A Sales Agreement is a specific kind of legal document that lays out the terms and conditions of a transaction. Because it sometimes imposes conditions on the parties, it is more extensive than a bill of sale or simple sales receipt. Sales agreements are sometimes called “Sale and Purchase Agreement”, and generally cover the sale of goods rather than services.

Each jurisdiction may have different rules regarding sales agreements. This is because each state or county may have different needs and features when it comes to the exchange of goods. Also, sales agreement requirements can often vary depending on whether one or more of the parties is a professional merchant.

What Is a Sales Agreement Used For?

Sales agreements are usually set up for the purposes of helping the buyer and the seller deal with foreseeable increases or decreases in factors like product demand and product costs. They are often used in the business sales and supply departments for larger publicly traded entities. They may outline the different obligations that both the seller and the borrower have in relation to one another.

For example, a sales agreement may dictate that a supplier of goods will provide the buyer with a set quantity for a number of months or years. In turn, the buyer might promise not to do business with other suppliers for that type of good. Sales agreements are also common in the real estate industry.

What Should Be Contained in a Valid Sales Agreement?

A good sales agreement should contain all the basic information related to the transaction including: Names and contact info of the parties; sales quantities and prices; description of the goods to be transferred; terms of payment and shipping; and return policies.  In addition, the following information can also be included:

Lastly, the sales agreement can also include a provision stating whether the agreement is to be the only legally binding document for the transaction, or whether others documents may be referenced. In most cases, the agreement should to be signed by at least two witnesses, though state laws may vary regarding witness requirements. 
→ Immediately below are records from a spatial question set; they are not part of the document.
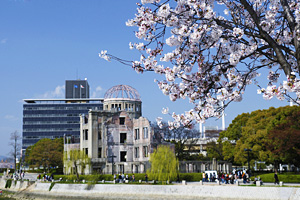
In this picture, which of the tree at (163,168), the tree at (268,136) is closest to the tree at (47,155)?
the tree at (268,136)

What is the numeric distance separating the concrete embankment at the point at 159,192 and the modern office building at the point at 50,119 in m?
75.2

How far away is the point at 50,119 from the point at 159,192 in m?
97.1

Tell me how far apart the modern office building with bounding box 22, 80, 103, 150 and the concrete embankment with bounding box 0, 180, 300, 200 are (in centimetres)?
7522

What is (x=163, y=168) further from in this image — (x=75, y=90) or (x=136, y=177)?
(x=75, y=90)

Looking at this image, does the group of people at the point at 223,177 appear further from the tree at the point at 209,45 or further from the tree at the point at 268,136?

What Happens If a Sales Agreement is Violated?

A valid sales agreement is essentially a form of contract that creates a legally binding relationship between the parties. Violating the terms of a sales agreement may constitute a breach of contract, which may then lead to various legal or equitable remedies. These can include a monetary damages award, or an injunction requiring the breaching party to perform their duties. 

Do I Need a Lawyer for Help with a Sales Agreement?

Sales and purchase agreements are very important for the success and legality of any business transaction. You may wish to speak with an attorney if you’ll be needing help writing or editing a sales agreement. Your lawyer can be present during negotiations to ensure that the opposite side is acting fairly and reasonably. Also, if a legal dispute arises, your attorney can help represent you during legal proceedings.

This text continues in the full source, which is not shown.